21 Décembre 2013 À 16:14
La nouvelle loi sur l’immobilier locatif est rassurante. C'est du moins ce que pensent des avocats que nous avons interrogés. Selon Saïd Riafi, avocat au barreau de Mohammedia, la nouveauté de ce texte est qu’il a institué l’obligation pour le propriétaire et le locataire de signer un acte écrit pour pouvoir conclure l’opération de location du bien immobilier. «Cela aura au moins l’avantage de réduire le nombre d’affaires devant la justice», souligne Riafi. Un argument que soutient d'ailleurs le ministre de l’Habitat et de la politique de la ville, Nabil Benabdellah.Mais quels sont les différends qui reviennent le plus entre locataire et propriétaire ? Le non-paiement des échéances est assurément le conflit N°1. Riafi indique que sur l'ensemble des jugements prononcés par les tribunaux du Royaume dans ce genre d'affaires, les verdicts concernant le non-paiement des échéances par le locataire. Suivent les occupations illégales et les réparations des biens objets de la location sans accord préalable du propriétaire.
À en croire notre avocat, les dossiers portant différend entre propriétaire et locataire pèseraient entre 25 et 30% de l’ensemble des affaires portées devant la justice. Brahim Rachidi, avocat au barreau de Casablanca, confirme que les affaires les plus récurrentes sont relatives au non-paiement du loyer et pour lesquelles le tribunal doit se prononcer pour une injonction de paiement au profit du propriétaire. «En cas de défaillance du locataire, le tribunal lui accorde un délai de 7 mois avant de prononcer un verdict portant injonction de paiement», précise Rachidi. Pour lui, cela est dû essentiellement au fait que le locataire ne peut pas parfois respecter les échéances de paiement convenues avec le propriétaire après les deux ans de location parce que le loyer augmente. «Cette augmentation qui est calculée sur la base du taux d’inflation et dont la valeur est comprise entre 7 et 9% étrangle le locataire qui, en conséquence, accuse des retards dans l’acquittement de ses mensualités. D’où le différend avec le propriétaire qui – pour recouvrer ses droits – porte l’affaire devant la justice», détaille-t-il. Et le délai moyen de la procédure ? Difficile d’avancer un chiffre, selon Rachidi, pour la simple et bonne raison que cela dépend de plusieurs facteurs. «Si la procédure accuse des retards, c’est que le tribunal concerné est à court de moyens humains. Exemple, la Cour d’appel de Casablanca où des dossiers traînent sur les bureaux depuis des années», explique Rachidi.

* _INFORMATIONS_:
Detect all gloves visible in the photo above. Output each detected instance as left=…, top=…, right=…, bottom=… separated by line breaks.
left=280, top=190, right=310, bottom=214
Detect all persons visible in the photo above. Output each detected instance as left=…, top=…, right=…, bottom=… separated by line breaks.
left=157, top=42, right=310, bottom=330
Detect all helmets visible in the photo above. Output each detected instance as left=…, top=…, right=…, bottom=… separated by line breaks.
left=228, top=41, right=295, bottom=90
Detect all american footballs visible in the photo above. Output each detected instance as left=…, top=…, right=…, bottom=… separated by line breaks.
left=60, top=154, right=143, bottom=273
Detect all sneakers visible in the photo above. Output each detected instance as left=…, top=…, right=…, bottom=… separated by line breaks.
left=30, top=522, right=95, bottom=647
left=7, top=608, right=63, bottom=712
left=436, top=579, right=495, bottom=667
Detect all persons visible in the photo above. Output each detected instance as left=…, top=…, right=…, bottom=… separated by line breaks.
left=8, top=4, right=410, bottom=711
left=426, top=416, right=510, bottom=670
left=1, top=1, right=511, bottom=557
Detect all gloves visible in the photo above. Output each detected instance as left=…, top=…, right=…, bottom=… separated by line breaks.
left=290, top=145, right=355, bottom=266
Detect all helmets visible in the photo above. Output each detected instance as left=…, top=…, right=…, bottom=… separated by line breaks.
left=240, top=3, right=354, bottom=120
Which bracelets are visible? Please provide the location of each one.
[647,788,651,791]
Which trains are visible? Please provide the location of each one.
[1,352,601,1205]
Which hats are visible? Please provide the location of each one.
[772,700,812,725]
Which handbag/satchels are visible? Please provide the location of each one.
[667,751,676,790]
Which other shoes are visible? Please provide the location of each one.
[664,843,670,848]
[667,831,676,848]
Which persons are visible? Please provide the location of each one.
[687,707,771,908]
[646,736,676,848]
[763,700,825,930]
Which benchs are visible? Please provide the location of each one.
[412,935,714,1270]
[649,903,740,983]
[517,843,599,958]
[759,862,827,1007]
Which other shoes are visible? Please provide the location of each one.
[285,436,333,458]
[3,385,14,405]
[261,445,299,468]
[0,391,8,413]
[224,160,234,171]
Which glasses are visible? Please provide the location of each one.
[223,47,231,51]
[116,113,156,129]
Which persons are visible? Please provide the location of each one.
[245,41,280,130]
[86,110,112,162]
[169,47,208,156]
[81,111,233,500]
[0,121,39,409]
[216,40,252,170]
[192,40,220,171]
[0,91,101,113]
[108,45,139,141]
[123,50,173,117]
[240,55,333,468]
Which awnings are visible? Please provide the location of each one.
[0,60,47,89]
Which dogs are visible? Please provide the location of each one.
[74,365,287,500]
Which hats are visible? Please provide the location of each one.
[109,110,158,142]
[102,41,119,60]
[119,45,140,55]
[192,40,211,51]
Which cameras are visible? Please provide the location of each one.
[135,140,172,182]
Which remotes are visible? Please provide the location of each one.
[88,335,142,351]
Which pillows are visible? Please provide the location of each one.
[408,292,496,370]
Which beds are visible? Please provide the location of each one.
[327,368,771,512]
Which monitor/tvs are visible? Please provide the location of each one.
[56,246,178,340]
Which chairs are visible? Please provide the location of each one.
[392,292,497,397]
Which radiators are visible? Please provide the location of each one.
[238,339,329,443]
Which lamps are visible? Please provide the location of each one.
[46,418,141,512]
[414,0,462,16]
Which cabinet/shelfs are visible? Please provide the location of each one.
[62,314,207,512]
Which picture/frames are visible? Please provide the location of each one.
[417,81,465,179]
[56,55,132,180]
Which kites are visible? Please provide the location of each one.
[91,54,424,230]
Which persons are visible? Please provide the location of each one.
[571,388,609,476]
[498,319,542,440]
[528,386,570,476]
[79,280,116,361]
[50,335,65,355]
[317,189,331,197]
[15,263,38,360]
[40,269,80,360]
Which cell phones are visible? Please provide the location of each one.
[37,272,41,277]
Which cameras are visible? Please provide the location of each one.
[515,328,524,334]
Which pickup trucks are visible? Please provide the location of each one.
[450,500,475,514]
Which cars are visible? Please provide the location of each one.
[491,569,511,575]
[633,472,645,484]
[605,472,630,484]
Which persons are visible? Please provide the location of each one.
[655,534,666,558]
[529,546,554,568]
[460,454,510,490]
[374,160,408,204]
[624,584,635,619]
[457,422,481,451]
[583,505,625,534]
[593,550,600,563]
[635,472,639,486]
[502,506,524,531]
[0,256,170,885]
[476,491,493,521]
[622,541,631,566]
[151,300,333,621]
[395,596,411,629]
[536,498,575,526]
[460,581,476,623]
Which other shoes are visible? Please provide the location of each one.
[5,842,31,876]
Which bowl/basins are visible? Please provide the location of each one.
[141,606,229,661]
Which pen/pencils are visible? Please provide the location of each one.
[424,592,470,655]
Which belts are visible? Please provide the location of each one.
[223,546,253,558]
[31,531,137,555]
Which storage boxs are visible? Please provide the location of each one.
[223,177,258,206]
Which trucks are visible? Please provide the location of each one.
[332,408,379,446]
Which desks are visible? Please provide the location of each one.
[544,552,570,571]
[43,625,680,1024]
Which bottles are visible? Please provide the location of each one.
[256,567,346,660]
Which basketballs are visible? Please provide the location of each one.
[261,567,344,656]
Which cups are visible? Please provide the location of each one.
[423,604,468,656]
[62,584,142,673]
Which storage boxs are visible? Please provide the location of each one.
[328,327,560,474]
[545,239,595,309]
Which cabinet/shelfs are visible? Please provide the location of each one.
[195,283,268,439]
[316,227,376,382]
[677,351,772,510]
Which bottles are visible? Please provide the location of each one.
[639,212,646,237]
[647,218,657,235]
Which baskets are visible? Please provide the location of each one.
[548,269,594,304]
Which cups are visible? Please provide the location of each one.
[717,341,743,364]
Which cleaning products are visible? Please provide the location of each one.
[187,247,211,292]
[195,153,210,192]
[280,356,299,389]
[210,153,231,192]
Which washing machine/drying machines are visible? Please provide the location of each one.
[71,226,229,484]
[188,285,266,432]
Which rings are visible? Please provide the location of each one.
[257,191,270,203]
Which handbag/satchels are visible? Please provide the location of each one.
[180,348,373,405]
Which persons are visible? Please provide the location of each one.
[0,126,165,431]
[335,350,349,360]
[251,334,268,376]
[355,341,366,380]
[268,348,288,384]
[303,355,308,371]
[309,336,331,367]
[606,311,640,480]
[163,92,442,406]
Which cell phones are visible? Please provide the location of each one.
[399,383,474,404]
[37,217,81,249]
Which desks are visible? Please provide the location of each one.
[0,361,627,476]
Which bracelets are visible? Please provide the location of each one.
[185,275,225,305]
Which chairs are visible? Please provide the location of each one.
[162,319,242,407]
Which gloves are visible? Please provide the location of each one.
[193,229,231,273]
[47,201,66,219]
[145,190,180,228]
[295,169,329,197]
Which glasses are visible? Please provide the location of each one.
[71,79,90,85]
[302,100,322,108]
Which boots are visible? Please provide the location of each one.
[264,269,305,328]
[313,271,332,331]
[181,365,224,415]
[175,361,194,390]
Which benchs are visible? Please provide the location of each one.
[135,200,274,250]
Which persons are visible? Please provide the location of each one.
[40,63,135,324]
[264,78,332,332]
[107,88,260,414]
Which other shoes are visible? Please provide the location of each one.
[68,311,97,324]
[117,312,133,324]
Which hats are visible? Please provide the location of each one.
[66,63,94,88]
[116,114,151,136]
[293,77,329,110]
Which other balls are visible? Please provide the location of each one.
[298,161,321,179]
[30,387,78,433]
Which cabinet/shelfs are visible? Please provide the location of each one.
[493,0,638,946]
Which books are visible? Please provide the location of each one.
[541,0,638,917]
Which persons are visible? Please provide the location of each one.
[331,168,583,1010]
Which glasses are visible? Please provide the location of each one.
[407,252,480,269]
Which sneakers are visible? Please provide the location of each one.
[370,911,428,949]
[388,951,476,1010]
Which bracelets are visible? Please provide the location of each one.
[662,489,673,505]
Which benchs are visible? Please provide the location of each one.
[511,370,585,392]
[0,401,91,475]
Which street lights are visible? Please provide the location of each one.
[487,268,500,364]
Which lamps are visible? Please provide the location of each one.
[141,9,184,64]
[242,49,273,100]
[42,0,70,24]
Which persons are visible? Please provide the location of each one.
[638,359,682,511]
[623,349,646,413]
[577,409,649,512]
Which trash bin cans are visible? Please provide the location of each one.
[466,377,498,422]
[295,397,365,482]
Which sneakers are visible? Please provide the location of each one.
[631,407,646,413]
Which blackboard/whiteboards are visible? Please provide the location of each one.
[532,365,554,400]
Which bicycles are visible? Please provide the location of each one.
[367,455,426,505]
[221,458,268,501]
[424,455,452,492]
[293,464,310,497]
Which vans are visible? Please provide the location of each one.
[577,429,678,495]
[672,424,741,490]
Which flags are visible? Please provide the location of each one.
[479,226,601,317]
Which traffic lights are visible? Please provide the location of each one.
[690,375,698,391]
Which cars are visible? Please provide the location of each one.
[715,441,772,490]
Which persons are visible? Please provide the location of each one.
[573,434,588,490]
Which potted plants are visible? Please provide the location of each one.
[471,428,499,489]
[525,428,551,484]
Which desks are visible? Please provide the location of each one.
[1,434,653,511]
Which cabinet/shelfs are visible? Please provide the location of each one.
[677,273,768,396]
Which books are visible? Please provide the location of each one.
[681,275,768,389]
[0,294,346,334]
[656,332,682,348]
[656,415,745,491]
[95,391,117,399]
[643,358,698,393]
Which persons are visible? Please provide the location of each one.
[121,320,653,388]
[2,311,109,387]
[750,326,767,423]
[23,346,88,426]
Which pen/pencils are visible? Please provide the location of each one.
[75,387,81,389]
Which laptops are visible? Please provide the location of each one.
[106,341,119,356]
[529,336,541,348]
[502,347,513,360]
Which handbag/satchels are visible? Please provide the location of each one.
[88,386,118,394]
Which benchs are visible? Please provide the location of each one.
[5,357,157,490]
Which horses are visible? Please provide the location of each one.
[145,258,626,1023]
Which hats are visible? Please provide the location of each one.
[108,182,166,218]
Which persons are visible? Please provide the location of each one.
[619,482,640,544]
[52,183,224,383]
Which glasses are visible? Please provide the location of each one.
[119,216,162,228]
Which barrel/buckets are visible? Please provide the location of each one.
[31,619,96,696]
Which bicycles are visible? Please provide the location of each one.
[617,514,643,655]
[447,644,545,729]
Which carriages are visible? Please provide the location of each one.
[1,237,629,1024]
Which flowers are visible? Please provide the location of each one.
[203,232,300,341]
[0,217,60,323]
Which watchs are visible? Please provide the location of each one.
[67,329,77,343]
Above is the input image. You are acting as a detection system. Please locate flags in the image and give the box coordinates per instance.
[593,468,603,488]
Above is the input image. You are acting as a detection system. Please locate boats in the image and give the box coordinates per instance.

* _TÂCHE À RÉALISER_: Reprenez l'article sur la loi relative à l'immobilier locatif après sa dernière phrase et poursuivez-en la rédaction. Les entrées n'ont aucun rapport avec l'article sur la loi relative à l'immobilier locatif.

* _RÉPONSE ATTENDUE_:
Pour Youssef Marssoud, également avocat au barreau de Casablanca, le délai moyen d’une procédure judiciaire dans un conflit propriétaire/locataire est d'environ deux ans. Si les tribunaux grouillent de dossiers sur ce genre de conflits, c’est que l’arsenal juridique en vigueur n’est pas efficace. «En l'absence de confiance, il n’y a pas jusqu'alors d’équilibre entre les parties au contrat de bail. Cela explique d’ailleurs l’envolée des loyers, les propriétaires craignant les dédales de la justice en cas de conflit avec le locataire s’abstiennent de mettre leurs biens en location.
La preuve, des milliers d'unités d’habitation sont actuellement vacantes, selon les statistiques du ministère de l’Habitat», développe Marssoud. En plus, ajoute-t-il, quand le jugement est prononcé, il n’oblige nullement le locataire à s’acquitter du cumul des mensualités auprès du propriétaire. «Du coup, le locataire ne craint guère le recours à la justice par le propriétaire. Parce qu’il sait très bien que, d’abord, l’affaire traînera deux ans, puis même si le verdict est prononcé à son encontre, il ne sera pas obligé de payer quoi que ce soit. Il sera juste sommé de quitter les lieux», affirme Marssoud.Pour notre avocat, la nouvelle loi vient donc mettre de l’ordre dans ce secteur exposé à moult incohérences. «Parmi les nouvelles dispositions qu’a apportées ce texte, il y en a une (article 57) qui concerne les biens immobiliers loués, mais inoccupés par le locataire. Le texte donne le droit au propriétaire de récupérer son bien au cas où le locataire ne le fréquenterait pas dans une période de six mois, à condition bien sûr que ce dernier le vide de toutes ses affaires.
Mais quand le locataire s’acquitte de ses mensualités régulièrement, le propriétaire n’a pas le droit de l’en dissuader», souligne Marssoud. C’est une grande avancée, fait-il valoir, parce qu’avant le locataire pouvait acheter un logement et garder en même temps le bien immobilier en location sans toutefois payer le propriétaire. Avec le nouveau texte, le locataire ne peut plus se permettre un tel abus.